Challenges in LLM Deployment Addressed by hwLedger

LLM deployment faces two main challenges:

  1. Inaccurate VRAM Calculation: Existing tools (HF Accelerate, can-it-run-llm) struggle with modern architectures—confusing MoE's resident vs activation parameters, underestimating MLA's KV Cache, and mishandling GQA's grouping logic.
  2. Heterogeneous Cluster Management: Managing distributed devices (local NVIDIA/AMD workstations, Apple Silicon laptops, cloud instances like Vast.ai) lacks unified tools for scheduling and cost optimization. hwLedger aims to fill these gaps.
3

章节 03

Layered Architecture & Architecture-Aware Capacity Calculation

Layered Architecture:

  • Core Layer: Rust-based (hwledger-core, arch, ingest, probe, etc.) for performance and reliability.
  • Sidecar Layer: Forked oMlx for optimized local inference on Apple Silicon.
  • Native App Layer: Platform-specific UIs (SwiftUI for macOS, WinUI3 for Windows, Qt/Slint for Linux).
  • Cluster Communication: Axum (mTLS for agents), russh (SSH for non-agent devices), cloud APIs (reqwest), Tailscale (local network discovery).

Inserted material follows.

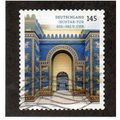 GER 2013 €1.45 (S/A) 'TREASURES FROM GERMAN MUS...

Core Innovation: Architecture-aware math core uses dedicated formulas for each AttentionKind (MHA/GQA/MQA/MLA/Sliding Window/SSM/Hybrid/Sink), distinguishing resident vs activation parameters for precise VRAM calculation.

4

章节 04

Key Capabilities of hwLedger

  1. VRAM & Throughput Planning: Architecture-aware formulas for accurate calculation of model weights, KV Cache, activations, and system overhead.
  2. Real-Time Telemetry: Compares predicted resource needs with actual data from engines like MLX, mistral.rs, llama.cpp, vLLM, TGI.
  3. Local Inference: On Apple Silicon, uses oMlx sidecar with SSD-paged KV Cache to extend context length.
  4. Heterogeneous Cluster Management: Unifies local/cloud devices with event-sourced audit logs, scheduling planners, and spot price-aware cost models.
5

章节 05

Application Scenarios for hwLedger

  • Individual Developers: Choose model quantization levels, determine max context length, evaluate inference engine efficiency.
  • Small Teams: Get unified device resource views, optimize model deployment scheduling, track costs.
  • Edge Deployment: Assess hardware feasibility for LLM runs, optimize configurations to fit edge device limits.
6

章节 06

Open-Source Significance of hwLedger

hwLedger contributes to the LLM community as:

  1. Accurate Capacity Tool: Fills gaps in MoE/MLA support for existing calculators.
  2. Cross-Platform Reference: Rust core + native UI pattern for multi-platform tools.
  3. Cluster Management Guide: Event溯源, cost models, and scheduling logic for distributed LLM deployment.
  4. Apple Silicon Optimization: Specialized support for M-series chips.
7

章节 07

Development Roadmap of hwLedger

hwLedger follows a phased plan:

Phase Content Status
P0 Basic infrastructure In progress
P1 Math core (capacity calculation) Planned
P2 Config parsing + telemetry Planned
P3 macOS GUI MVP Planned
P4 Inference (macOS) Planned
P5 Cluster management Planned
P6 Windows GUI Delayed
P7 Linux GUI Delayed

Current focus: WP21 (macOS release) including code signing, GitHub Actions workflow, DMG packaging, and Sparkle auto-updates.

8

章节 08

Conclusion: hwLedger's Potential in LLM Infrastructure

hwLedger addresses critical pain points in LLM deployment with its architecture-aware capacity planning, heterogeneous cluster management, and local inference capabilities. Its open-source nature and technical depth make it a valuable tool for developers and teams. As development progresses, it is poised to become an important reference in the LLM infrastructure space.